En este tercer capítulo de Los latidos de la patria plebeya, Claudio Véliz se dedica a problematizar la tensión entre los conceptos teóricos y las realidades históricas de los pueblos de Nuestra América. Desde ya, el concepto de populismo sobrevolará todo este apartado, y se evaluarán las ventajas y desventajas de su utilización para definir ciertas experiencias populares aún vigentes en la región.
Por Claudio Véliz*
(para La Tecl@ Eñe)
El kirchnerismo y la razón populista
Tal como hemos insinuado en capítulos anteriores, la experiencia kirchnerista, además de promover movilizaciones (hasta entonces) inesperadas, celebraciones poco frecuentes y pasiones enfrentadas, también provocó un enorme revuelo en los ámbitos académicos y en los meandros del debate político. Las ciencias sociales vieron emerger innumerables abordajes de este fenómeno anómalo que exigió revisar las categorías con las que veníamos analizando nuestra historia. Ciertamente, ya desde mediados de los años 80, las nociones utilizadas por Ernesto Laclau y Chantal Mouffe para definir a la “operación populista” habían tomado distancia tanto del liberalismo político como del marxismo clásico. Conceptos tales como: discurso, antagonismo, significante vacío, demandas, diferencias, equivalencias, hegemonía, etc., resultaron muy útiles para abordar ese particular momento histórico protagonizado por varios pueblos de nuestra región (sin desconocer las singularidades irreductibles de cada geografía nacional); y no dejaremos de recurrir a ellas cuando nos resulten adecuadas y productivas para examinar los años kirchneristas.
Desde entonces, Laclau y Mouffe habían entendido que era necesario re-crear una “política de izquierda” por entonces impotente y anquilosada, corolario tanto de las fantasías dogmáticas e idealistas del marxismo tradicional, como de las sucesivas traiciones socialdemócratas enmascaradas tras las consignas de “racionalidad”, “modernización”, “tercera vía” y “consensos centristas”. Resultaba imprescindible repensar la idea de revolución, combatir el esencialismo de clase y desarticular la postulación de un sujeto histórico preconstituido y predestinado para liderar la transformación.

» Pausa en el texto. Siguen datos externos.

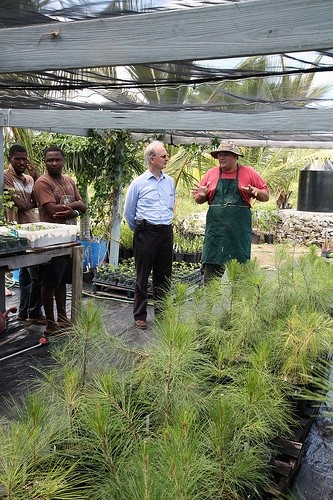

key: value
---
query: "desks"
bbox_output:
[0,243,84,328]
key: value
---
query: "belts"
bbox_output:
[149,225,172,228]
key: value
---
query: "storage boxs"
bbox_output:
[0,221,80,248]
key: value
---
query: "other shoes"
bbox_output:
[16,316,28,321]
[136,319,148,330]
[26,316,46,325]
[44,328,66,337]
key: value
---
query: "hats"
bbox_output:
[211,140,244,159]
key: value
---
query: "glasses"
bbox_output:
[156,153,169,158]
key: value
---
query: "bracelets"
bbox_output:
[74,210,79,215]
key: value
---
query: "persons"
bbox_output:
[31,148,86,336]
[4,144,46,321]
[124,141,176,329]
[191,140,270,286]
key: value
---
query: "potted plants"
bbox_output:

Sin necesidad de enterrar estas categorías (la idea de posmarxismo –creemos– puede resultar, en este sentido, un tanto peligrosa), había que renovar las herramientas teóricas como condición para descifrar un tiempo signado por las vertiginosas mutaciones socio-culturales de los años 70 y 80: nuevos actores, ampliación del conflicto social, formas originales de manifestación y acción colectiva, una inédita multiplicidad de motivos/temas (etnias, géneros, factores ambientales, migrantes, diversidad, etc.) como disparadores de las nuevas luchas que brotaban de las distintas formas de dominación. Así, para intentar reparar semejantes desacoples y comenzar a diseñar una democracia radical y plural, la hegemonía gramsciana debía conectarse con el significante vacío lacaniano, con la sobredeterminación althusseriana y con la deconstrucción derridiana. El proyecto consistía en establecer una cadena de equivalencias capaz de articular las demandas con el fin de constituir una “hegemonía expansiva” (Gramsci). Para intervenir en la más o menos alicaída consensualidad (pospolítica) neoliberal, era preciso –sostienen ambos autores– constituir una frontera política transversal entre el pueblo y la oligarquía. Construir un pueblo como voluntad colectiva resultante de la movilización de afectos comunes atravesados por la defensa de la democracia, la igualdad y la justicia social. He aquí la lógica política por ellos denominada populismo de izquierda.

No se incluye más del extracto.